Starting with the line containing "Which is furthest" and continuing through the last line, rewrite those lines with "white wall" swapped for "gray wall" and everything else left the same.

··· Dataset records ···

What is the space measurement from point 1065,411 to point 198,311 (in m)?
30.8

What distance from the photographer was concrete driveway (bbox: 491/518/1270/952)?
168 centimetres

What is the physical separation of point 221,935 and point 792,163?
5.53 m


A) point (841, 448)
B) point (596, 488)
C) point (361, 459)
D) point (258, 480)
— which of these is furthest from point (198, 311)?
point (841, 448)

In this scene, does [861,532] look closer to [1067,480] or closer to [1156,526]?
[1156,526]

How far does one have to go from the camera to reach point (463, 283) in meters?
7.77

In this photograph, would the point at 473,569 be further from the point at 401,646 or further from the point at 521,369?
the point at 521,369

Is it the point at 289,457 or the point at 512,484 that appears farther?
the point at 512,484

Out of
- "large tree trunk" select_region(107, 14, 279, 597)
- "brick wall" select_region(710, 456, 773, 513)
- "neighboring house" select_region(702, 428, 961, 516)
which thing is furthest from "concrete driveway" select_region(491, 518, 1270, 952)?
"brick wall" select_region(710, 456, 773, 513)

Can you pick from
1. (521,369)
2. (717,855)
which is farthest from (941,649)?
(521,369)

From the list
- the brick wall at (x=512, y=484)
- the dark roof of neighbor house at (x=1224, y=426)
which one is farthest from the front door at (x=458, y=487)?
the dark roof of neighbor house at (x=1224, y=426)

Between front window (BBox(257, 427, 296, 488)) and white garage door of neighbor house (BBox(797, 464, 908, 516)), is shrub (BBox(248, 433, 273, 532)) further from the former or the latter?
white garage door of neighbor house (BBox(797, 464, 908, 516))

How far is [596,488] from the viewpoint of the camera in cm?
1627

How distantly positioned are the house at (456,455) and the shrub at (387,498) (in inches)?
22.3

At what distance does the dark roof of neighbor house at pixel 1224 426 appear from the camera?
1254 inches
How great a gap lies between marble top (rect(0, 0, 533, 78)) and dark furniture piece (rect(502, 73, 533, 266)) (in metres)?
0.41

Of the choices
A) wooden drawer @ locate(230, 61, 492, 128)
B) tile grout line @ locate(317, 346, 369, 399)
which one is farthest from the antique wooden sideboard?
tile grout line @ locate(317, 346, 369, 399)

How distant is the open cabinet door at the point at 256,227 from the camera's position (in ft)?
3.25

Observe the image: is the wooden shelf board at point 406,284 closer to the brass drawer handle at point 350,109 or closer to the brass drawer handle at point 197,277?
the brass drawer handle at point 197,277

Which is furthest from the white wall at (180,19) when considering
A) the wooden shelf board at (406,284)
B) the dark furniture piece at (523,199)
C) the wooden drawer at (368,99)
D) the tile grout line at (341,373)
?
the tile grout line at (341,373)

···

Exercise solution
Which is furthest from the gray wall at (180,19) when considering
A) the wooden shelf board at (406,284)
B) the dark furniture piece at (523,199)
C) the wooden drawer at (368,99)
D) the tile grout line at (341,373)
?
the tile grout line at (341,373)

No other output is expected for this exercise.